**COMPLETE THE FOLLOWING**
1. According to the broadcasting complaint decision, when and on which channel did the Sunrise item air?
2. Copy the stretch of the broadcasting complaint decision from "An item on Sunrise, broadcast" through "our younger viewers.".

**SOURCE**
╔══

Complaint under section 8(1C) of the Broadcasting Act 1989
Sunrise – item featured a woman who ran a sanctuary for ex-battery hens – included footage of caged hens – woman described condition of hens when they arrived at her property – allegedly unbalanced, inaccurate and unfair
Standard 4 (balance) – item focused on the experience of one woman – did not discuss a controversial issue of public importance – not upheld
Standard 5 (accuracy) – statement about uric acid presented as fact – inaccurate but immaterial in context of human interest story – point was that chickens were in poor condition as a result of being caged – not misleading to use footage of battery hens – not upheld
Standard 6 (fairness) – industry not an individual or organisation taking part or referred to – complainant did not take part and was not referred to – not applicable – not upheld
This headnote does not form part of the decision.
 An item on Sunrise, broadcast on TV3 at around 8.40am on 2 March 2009, featured a woman who provided a sanctuary for ex-battery hens given to her by animal liberation groups around Auckland. The presenters introduced the item by saying:
Presenter 1: ...If you get it right, your birds can enjoy a happy life of pecking, preening and
hopefully pushing out some eggs.
Presenter 2: Not all chooks are so lucky. Some are bred in horrific conditions, and some
never get to leave. ...Just a warning though, this story contains images of
battery hens which might upset some of our younger viewers.
 A reporter then introduced a woman named Ms Bishop, who had bought a property initially intending it to be a sanctuary for native birds, but "as soon as we learned about the situation of battery hens we decided we’d give some a home", Ms Bishop said.

╚══

**INFORMATION SHOWN**
╔══

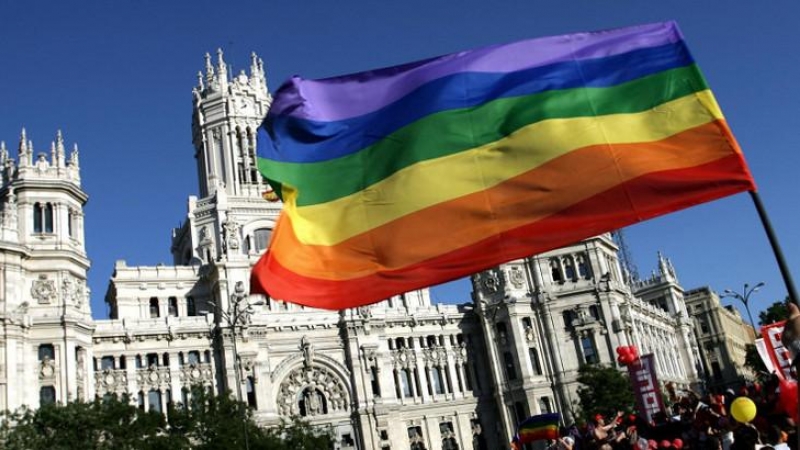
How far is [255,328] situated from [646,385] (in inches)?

╚══

**OUTPUTS BY TASK**
1. On TV3 at around 8.40am on 2 March 2009.

2.
An item on Sunrise, broadcast on TV3 at around 8.40am on 2 March 2009, featured a woman who provided a sanctuary for ex-battery hens given to her by animal liberation groups around Auckland. The presenters introduced the item by saying:
Presenter 1: ...If you get it right, your birds can enjoy a happy life of pecking, preening and
hopefully pushing out some eggs.
Presenter 2: Not all chooks are so lucky. Some are bred in horrific conditions, and some
never get to leave. ...Just a warning though, this story contains images of
battery hens which might upset some of our younger viewers.